A lógica aristotélica daria expressão, comunicação e demonstração a três tradições religiosas que conviria unificar. Antes do aristotelismo de Santo Alberto Magno já a Escolástica estava habilitada a resolver o problema da solidariedade da teologia cristã com a filologia latina e com a filosofia grega, num corpo doutrinal capaz de flutuar sobre as correntes que dissolvem as relações da razão com a fé. Efectivamente a fé define-se, nos dizeres de S. Paulo, como a relação do visível com o invisível (15). Esta relação só é apreensível por símbolos, mas como o símbolo se presta a uma pluralidade de interpretações que faculta o trânsito da heterodoxia para a heresia, tiveram os Santos Padres e os concílios o cuidado de procurar fórmulas inequívocas, para o que recorreram aos termos da filosofia grega e da eloquência romana (16). Os doutores escolásticos não só continuaram a missão dos concílios, que na definição da fé procede da flutuação simbólica para a fixação dogmática, mas quiseram também fazer a dedução cronológica dos dogmas, que não é arbitrária ou artificial porque deve reflectir o plano divino segundo as sistematizações teológicas, ou sumas. Os séculos XII e XIII são os séculos das sumas, entre as quais se distinguem as de Hugo de S. Vítor, a de Pedro Lombardo, a de Alexandre de Halles e a de S. Tomás. Ora os autores dessas sumas quiseram também fixar a argumentação probante de cada um desses dogmas. O ideal seria de com tais encadeamentos de raciocínios querer forçar a convicção dos leigos, dos gentios e dos infiéis.

Explica-se assim a formação do racionalismo medieval, precursor do racionalismo moderno. A partir dele vai sendo cada vez mais condicionada, e depois restringida, a liberdade de interpretar os símbolos, os mistérios e os sacramentos, agora definidos numa rigorosa sequência de palavras, em fórmulas que se denominam dogmas. Maior liberdade é concedida às artes plásticas que exprimem pensamentos vedados às artes da palavra. Estas ficam perfeitamente limitadas nos colégios, nos mosteiros e nas Universidades. Além da rigorosa disciplina do trívio, a constituição das Universidades consolida o predomínio da filosofia grega e do direito romano, doutrinas estas que hão-de estruturar a própria Igreja Católica. Depois de fortes lutas contra a teologia, que ainda defende a fé em termos de S. Paulo, e que ainda defende a tradição, a revelação e o sobrenatural, procuram os escolastas tornar independentes a filosofia jurídica e a filosofia natural, segundo um racionalismo que constituirá sem dificuldade o direito, a sociologia e a tecnologia.

★ ★ ★ ★ ★ ★ ★

[ORDEM DE SERVIÇO 1] Resuma o texto apresentado em duas frases.
[ORDEM DE SERVIÇO 2]
Responda, com base no texto apresentado, às seguintes perguntas:
(a) Segundo os dizeres de S. Paulo citados, como se define a fé?
(b) De que autores são as sumas que se distinguem nos séculos XII e XIII?
(c) A que artes é concedida maior liberdade?
[ORDEM DE SERVIÇO 3] Por favor, explique em uma ou duas frases por que motivo, segundo o texto apresentado, os Santos Padres e os concílios procuraram fórmulas inequívocas.

[DADOS FORNECIDOS]
★ ★ ★ ★ ★ ★ ★

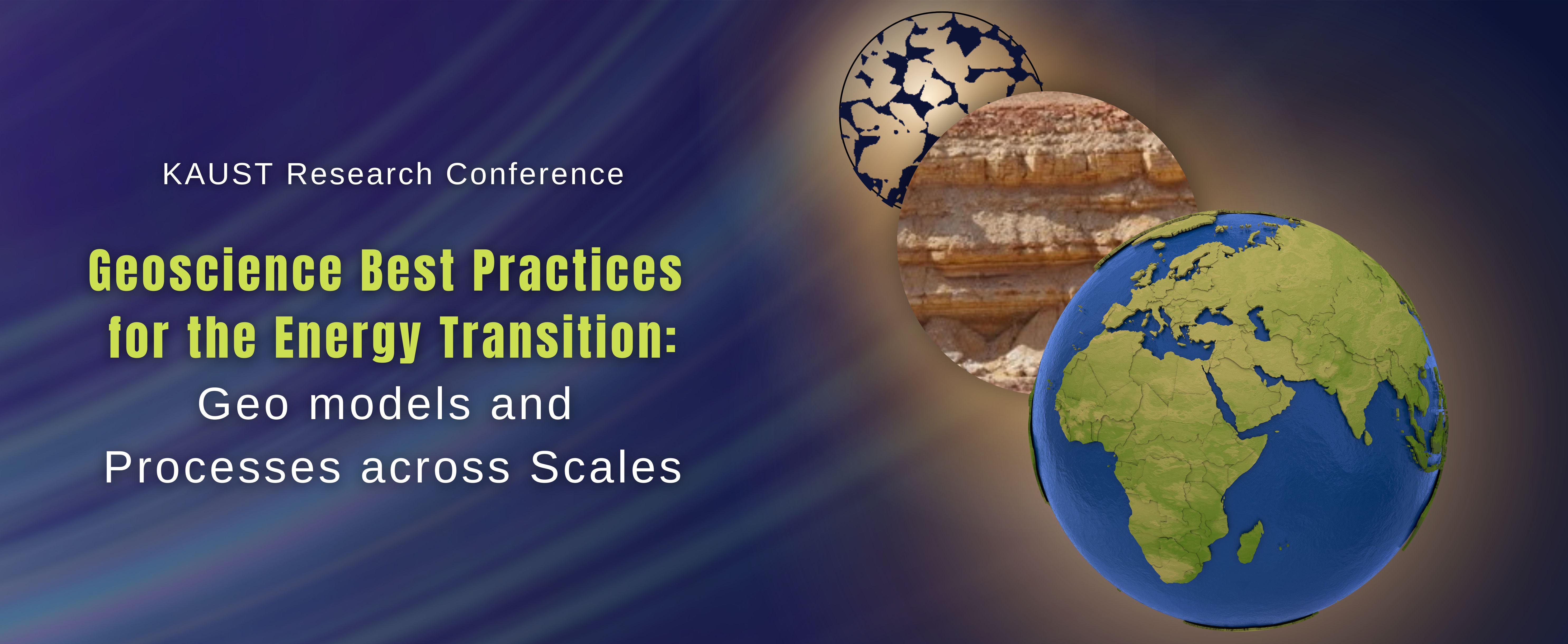 KAUST Research Conference

Geoscience Best Practices for the Energy Transition: Geo models and Processes across Scales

★ ★ ★ ★ ★ ★ ★

[SOLUÇÃO DO PROBLEMA 1] Nos séculos XII e XIII, os doutores escolásticos continuaram a missão dos concílios: fixaram a fé em fórmulas dogmáticas e, nas suas sumas, procuraram deduzir os dogmas e estabelecer a argumentação probante de cada um. Daí resultou o racionalismo medieval, que restringiu a liberdade de interpretar os símbolos, os mistérios e os sacramentos e, com as Universidades, consolidou o predomínio da filosofia grega e do direito romano.

[SOLUÇÃO DO PROBLEMA 2]
(a) Como a relação do visível com o invisível.
(b) De Hugo de S. Vítor, Pedro Lombardo, Alexandre de Halles e S. Tomás.
(c) Às artes plásticas, que exprimem pensamentos vedados às artes da palavra.

[SOLUÇÃO DO PROBLEMA 3] A relação entre o visível e o invisível que define a fé só é apreensível por símbolos. Como o símbolo se presta a uma pluralidade de interpretações que permite passar da heterodoxia para a heresia, os Santos Padres e os concílios procuraram fórmulas inequívocas, recorrendo aos termos da filosofia grega e da eloquência romana.